*YOUR ASSIGNMENT*:
Restate the listing below word for word; no picture is to be carried over.

*MATERIAL FOR THIS EXERCISE*:
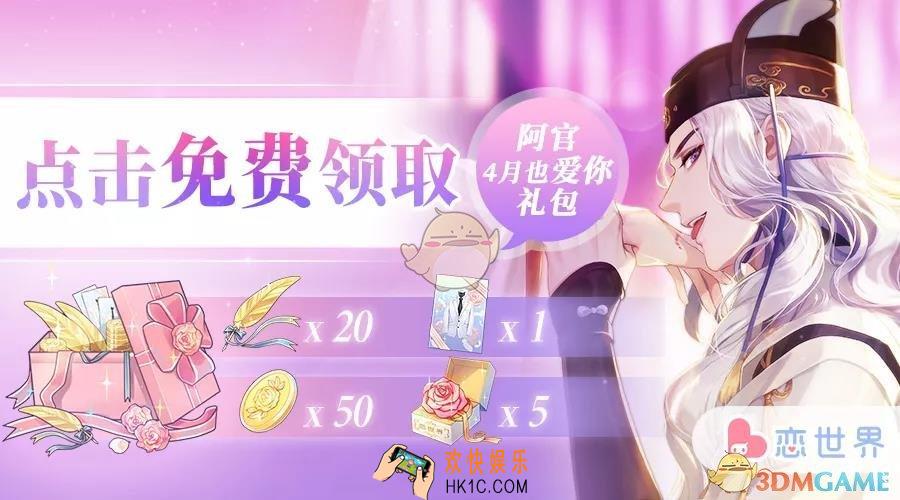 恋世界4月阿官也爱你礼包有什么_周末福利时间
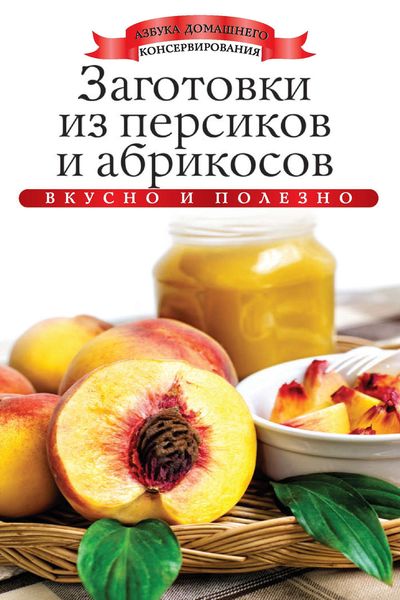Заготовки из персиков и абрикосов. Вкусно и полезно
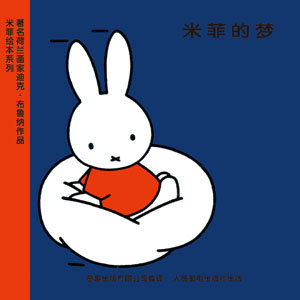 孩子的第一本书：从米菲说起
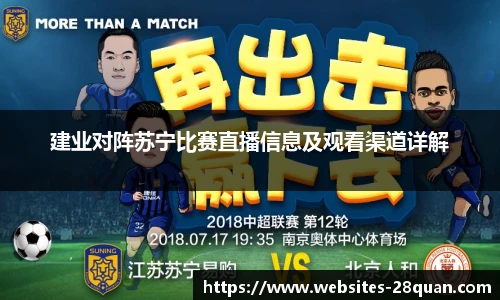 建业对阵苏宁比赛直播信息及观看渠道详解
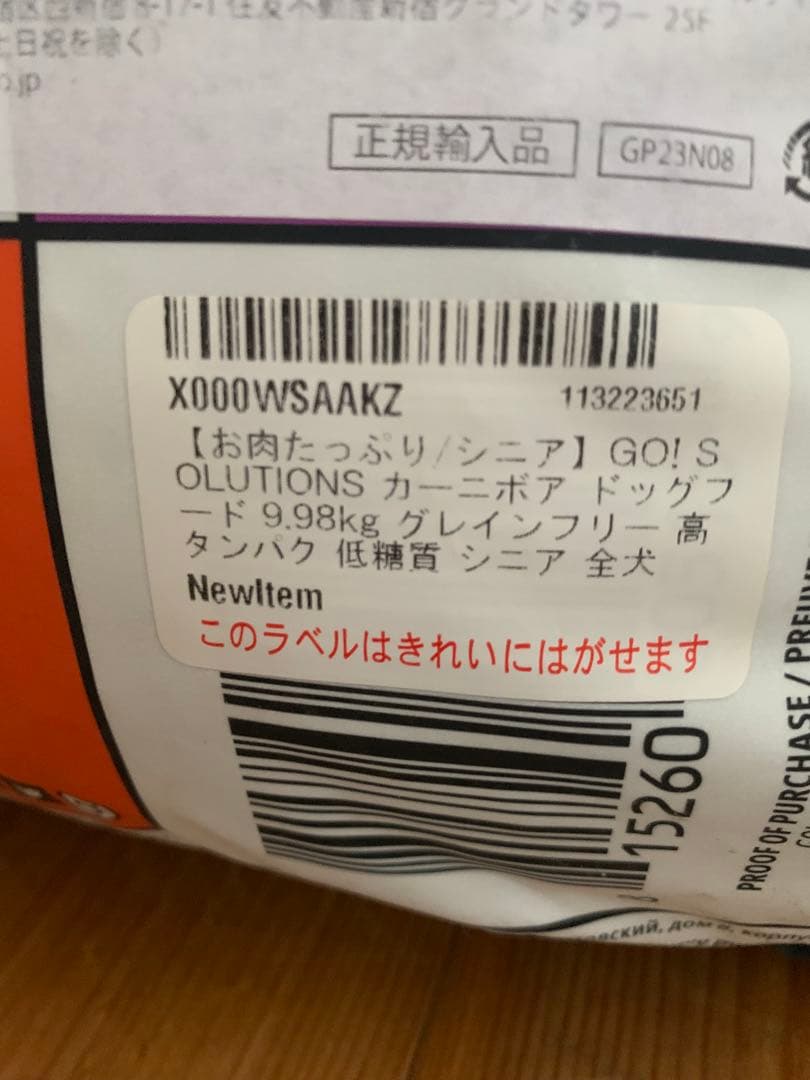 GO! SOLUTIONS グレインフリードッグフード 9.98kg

*ANSWER FOR THIS EXERCISE*:
 恋世界4月阿官也爱你礼包有什么_周末福利时间
Заготовки из персиков и абрикосов. Вкусно и полезно
 孩子的第一本书：从米菲说起
 建业对阵苏宁比赛直播信息及观看渠道详解
 GO! SOLUTIONS グレインフリードッグフード 9.98kg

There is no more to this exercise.